## Data:
______________________________

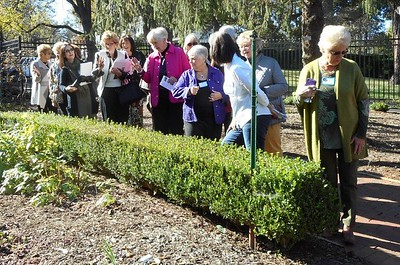 Forest Garden Club Tours Tanglewood Arboretum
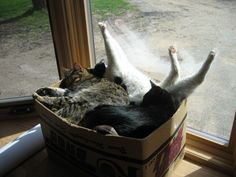 There is always box for one more cat!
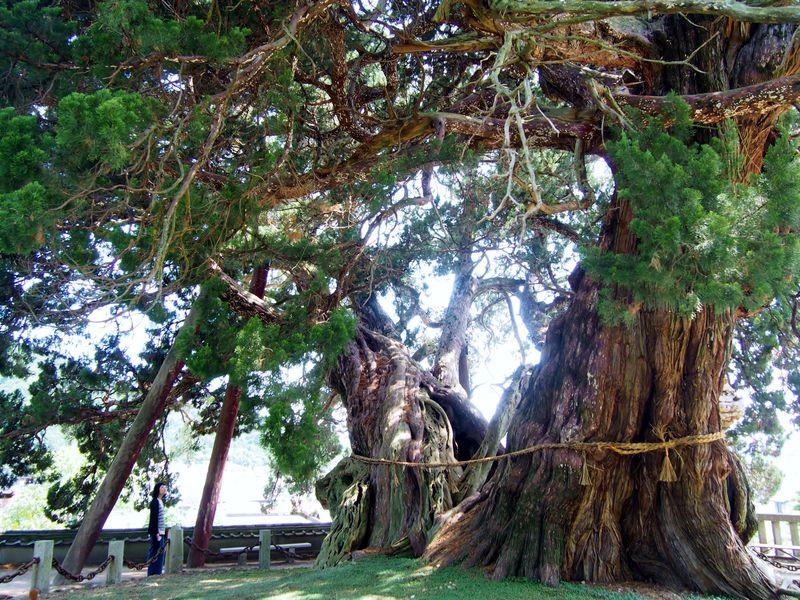 これが盆栽!?小豆島「宝生院のシンパク」写真には納まりきらない大迫力とパワー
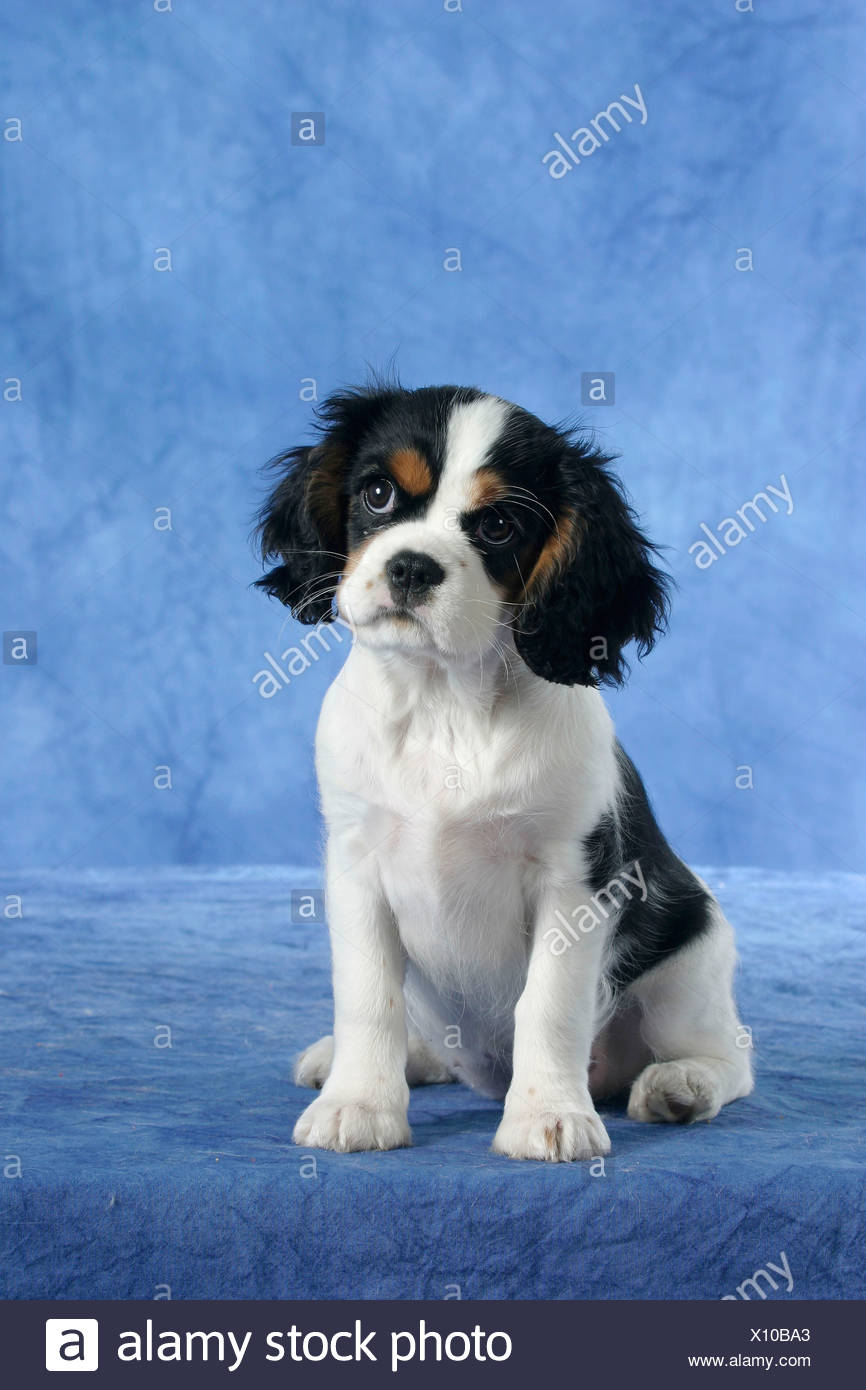 Cavalier King Charles Spaniel Puppy 11 Weeks Old Tricolor Stock Photo Alamy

______________________________

## Aim of the exercise:
Leaving all pictures aside, print exactly the lines from the one that contains "これが盆栽!?小豆島「宝生院のシンパク」写真には納まりきらない大迫力とパワー" through the last line of the data above, inclusive.

## Your solution:
 これが盆栽!?小豆島「宝生院のシンパク」写真には納まりきらない大迫力とパワー
 Cavalier King Charles Spaniel Puppy 11 Weeks Old Tricolor Stock Photo Alamy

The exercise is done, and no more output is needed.